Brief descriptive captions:
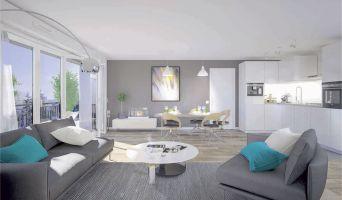 Résidence « Allégria » programme immobilier neuf en Loi Pinel à Villiers-sur-Marne n°3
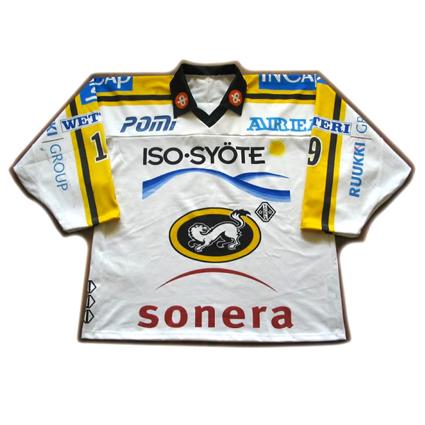 Karpat Oulu 03-04 jersey, Karpat Oulu 03-04 jersey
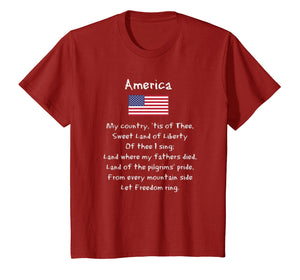 America My Country Song Patriotic USA 4th Of July T-Shirt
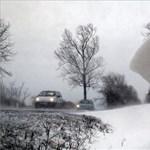 Itt vannak az újabb útinfók, Borsodban vannak még lezárt utak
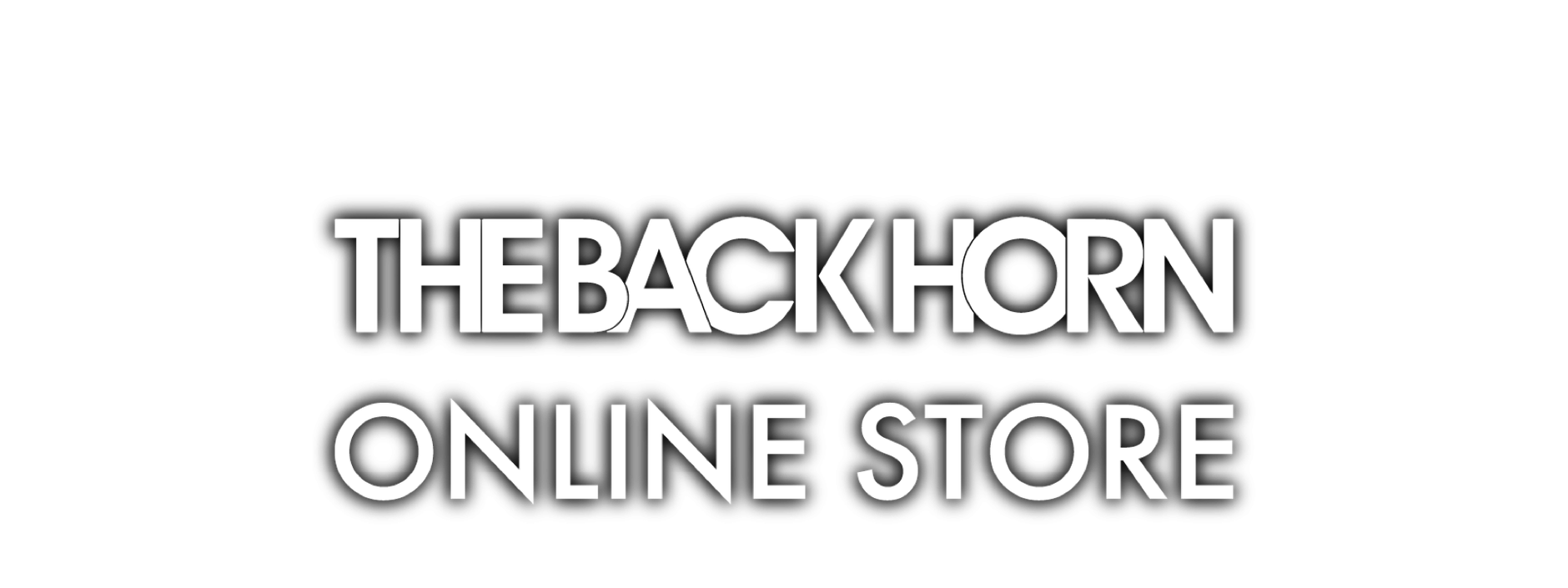 THE BACK HORN ONLINE STORE
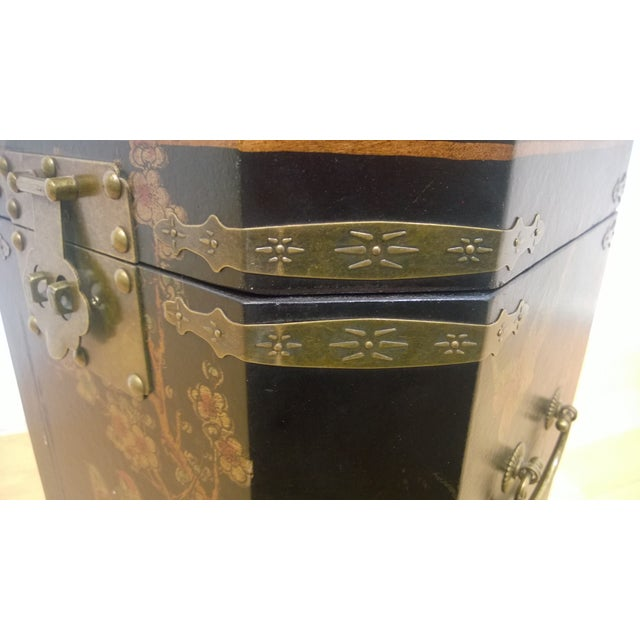 Asian Motif Painted Wood Umbrella Stand - Image 7 of 10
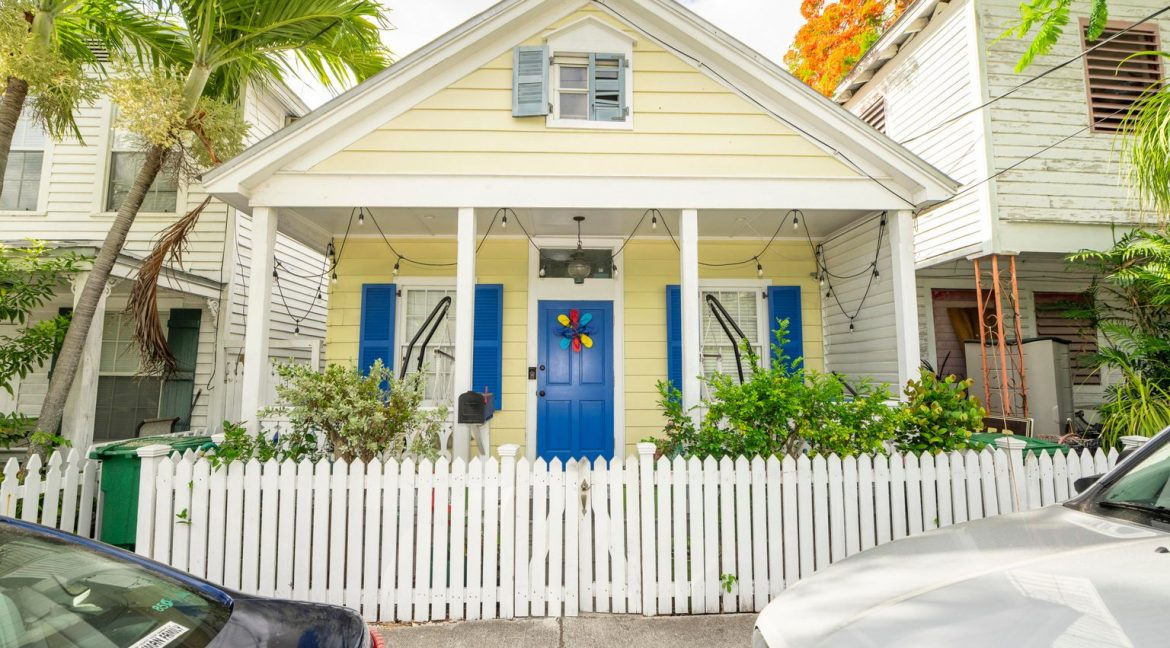 Located in the X Flood Zone, this 3 BD/2 BA centrally located Key West home is one not to be missed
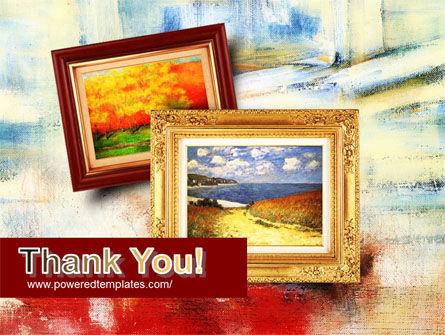 Framed Paintings PowerPoint Template Slide 20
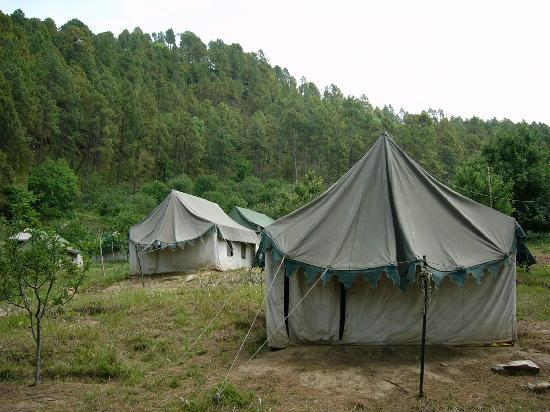 Chamba, Indien: Tents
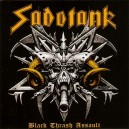 Sadotank (Hol) - Black Thrash Assault CD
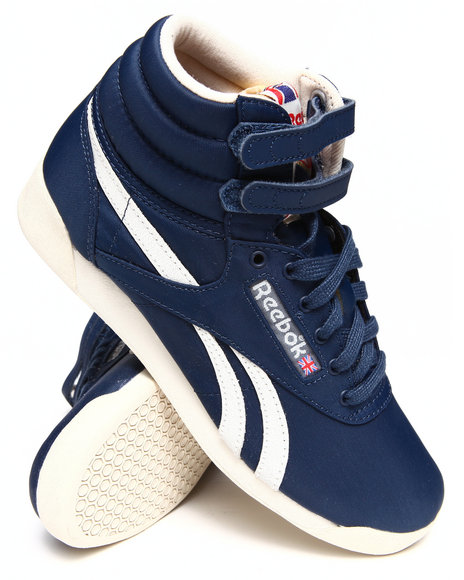 Reebok Blue Freestyle Hi Vintage Inspired Sneakers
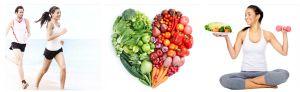 Que hábitos se deben dejar de hacer para cuidar el corazón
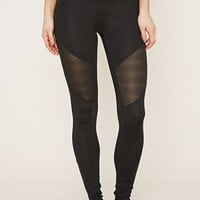 Active Shadow Stripe Leggings | Forever 21 - 2000169102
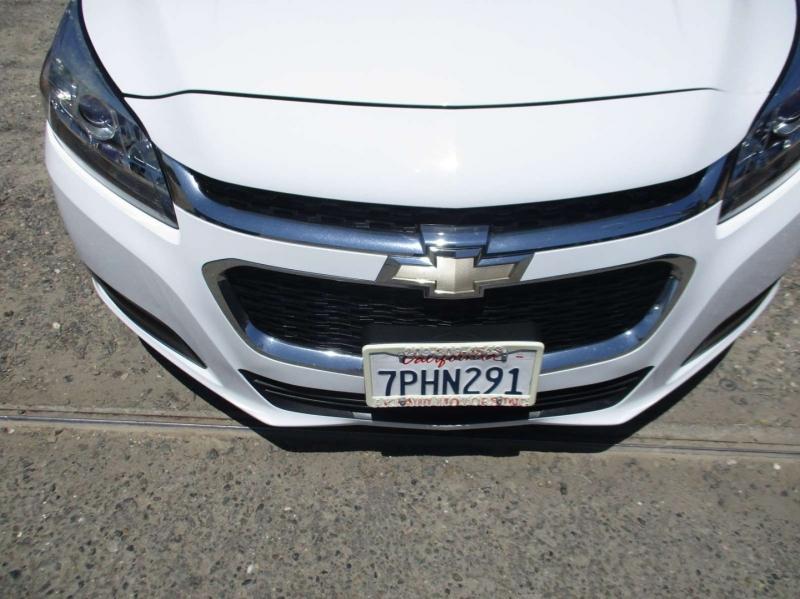 Chevrolet Malibu 2015 price $15,999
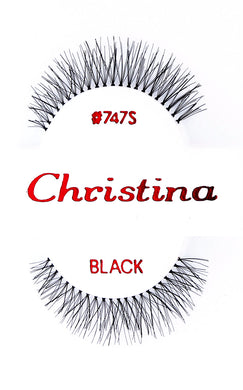 Christina Eyelash #747S (60 Pack)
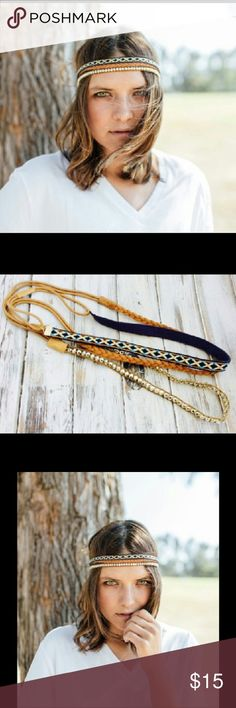 SALE ITEM! Bohemian Headband, Headband Ser This listing is for a set of three. Festival ready headband. Boho chic headband. Elastic back. Very comfortable and lightweight. Brand New! Accessories Hair Accessories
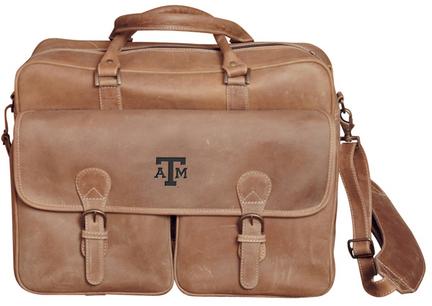 NCAA Texas A & M Aggies Sedona Canyon Leather Computer Briefcase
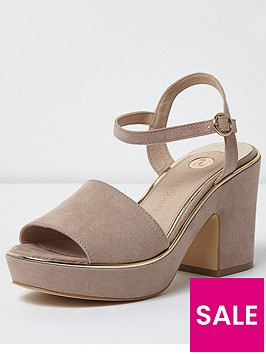 river-island-river-island-pom-thru-wide-fit-platform-sandal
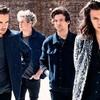 Liam Payne asegura competencia entre ex colegas de One Direction
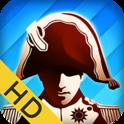 欧陆战争4:拿破仑HD破解版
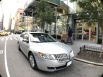 2011 Lincoln MKZ AWD for Sale in New York, NY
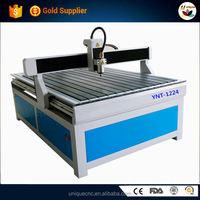 BEST!!! China manufacture 1224(1200x2400mm) furniture making tools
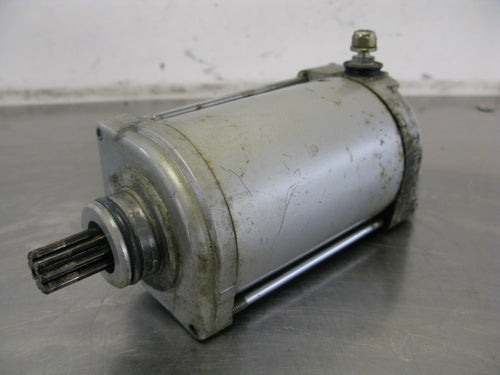 BMW F650GS F650 GS 07 ABS Single Starter Motor 10K Miles OEM Factory Genuine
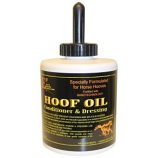 Elite Pharmaceuticals - Hoof Oil - 32 Ounce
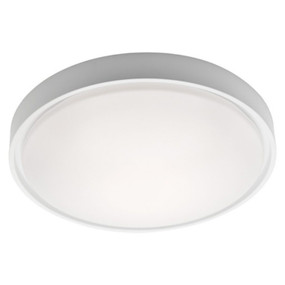 Oyster Light - Stylish Circular 3000K 1450lm 27W White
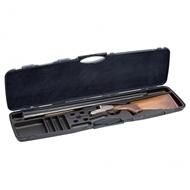 Picture of NEGRINI SHOTGUN CASE PLASTIC COMPARTMENT-PUSH/PULL LOCK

[Required action] Take each line from the records and copy it unchanged, leaving images out.

[Exercise response]
 Résidence « Allégria » programme immobilier neuf en Loi Pinel à Villiers-sur-Marne n°3
 Karpat Oulu 03-04 jersey, Karpat Oulu 03-04 jersey
 America My Country Song Patriotic USA 4th Of July T-Shirt
 Itt vannak az újabb útinfók, Borsodban vannak még lezárt utak
 THE BACK HORN ONLINE STORE
 Asian Motif Painted Wood Umbrella Stand - Image 7 of 10
 Located in the X Flood Zone, this 3 BD/2 BA centrally located Key West home is one not to be missed
 Framed Paintings PowerPoint Template Slide 20
 Chamba, Indien: Tents
 Sadotank (Hol) - Black Thrash Assault CD
 Reebok Blue Freestyle Hi Vintage Inspired Sneakers
 Que hábitos se deben dejar de hacer para cuidar el corazón
 Active Shadow Stripe Leggings | Forever 21 - 2000169102
 Chevrolet Malibu 2015 price $15,999
 Christina Eyelash #747S (60 Pack)
 SALE ITEM! Bohemian Headband, Headband Ser This listing is for a set of three. Festival ready headband. Boho chic headband. Elastic back. Very comfortable and lightweight. Brand New! Accessories Hair Accessories
 NCAA Texas A & M Aggies Sedona Canyon Leather Computer Briefcase
 river-island-river-island-pom-thru-wide-fit-platform-sandal
 Liam Payne asegura competencia entre ex colegas de One Direction
 欧陆战争4:拿破仑HD破解版
 2011 Lincoln MKZ AWD for Sale in New York, NY
 BEST!!! China manufacture 1224(1200x2400mm) furniture making tools
 BMW F650GS F650 GS 07 ABS Single Starter Motor 10K Miles OEM Factory Genuine
 Elite Pharmaceuticals - Hoof Oil - 32 Ounce
 Oyster Light - Stylish Circular 3000K 1450lm 27W White
 Picture of NEGRINI SHOTGUN CASE PLASTIC COMPARTMENT-PUSH/PULL LOCK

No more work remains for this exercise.